The first picture was taken right before my husband and I met (same week)

The one with the hat was shortly after we got together, before I got pregnant and the third was our first Christmas with our new baby (she was 9 months old)

Health

Random thoughts

It’s been cold for the past week. Along with the cold, my arthritis has flared. I normally ignore the flare ups and go on with my life but my spine was inflamed and I pulled a muscle. Today is in the 50s-60s and it’s my first day back down to a pain level of about 4.

The only thing I changed was going from gluten free to a normal diet. My doctor told me to ignore the celiac panel they ran about 5 months ago when I first got ready to go gluten free because that test could have been wrong and to go back on the gf diet. I’m debating going back now vs waiting until after Christmas. I know eating a normal diet with wheat (the reason I went gf- it’s much easier to find specific gf foods than wheat free) is hurting (literally- bad cramping and other digestive issues) but Christmas cookies and all that.. Not sure why it’s an issue now when back in June when my daughter’s gastro specialist first recommended to me to try it for myself and all the way up to this month, it was easy to follow.
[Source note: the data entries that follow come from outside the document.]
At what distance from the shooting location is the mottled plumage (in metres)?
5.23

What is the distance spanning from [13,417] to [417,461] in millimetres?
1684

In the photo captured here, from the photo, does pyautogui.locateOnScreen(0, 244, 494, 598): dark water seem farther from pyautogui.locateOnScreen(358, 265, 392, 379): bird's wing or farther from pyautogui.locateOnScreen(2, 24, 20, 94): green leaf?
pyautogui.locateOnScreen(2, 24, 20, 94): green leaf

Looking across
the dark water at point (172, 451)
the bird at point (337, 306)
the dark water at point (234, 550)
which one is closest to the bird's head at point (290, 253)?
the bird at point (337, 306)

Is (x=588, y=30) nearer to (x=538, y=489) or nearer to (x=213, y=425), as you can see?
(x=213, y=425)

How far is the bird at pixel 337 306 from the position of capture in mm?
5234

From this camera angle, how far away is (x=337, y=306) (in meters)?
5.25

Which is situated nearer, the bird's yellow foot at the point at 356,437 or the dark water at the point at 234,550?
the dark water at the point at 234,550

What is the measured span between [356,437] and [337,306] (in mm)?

I’ve only been studying it for 4 years and almost have shopping mastered. Dairy is easier to stay away from, for me. I don’t like milk, some yogurt and cheese is ok in small amounts and I’m not huge on ice cream.

I do know my IBS is almost fully gone (99%) when I cut both out fully. My doctor told me since gluten is the main trigger, it sounds like I’m gluten intolerant and not IBS. Only thing is stress and lack of sleep are also triggers and with a toddler and a child in school, you tend to end up lacking in sleep a lot.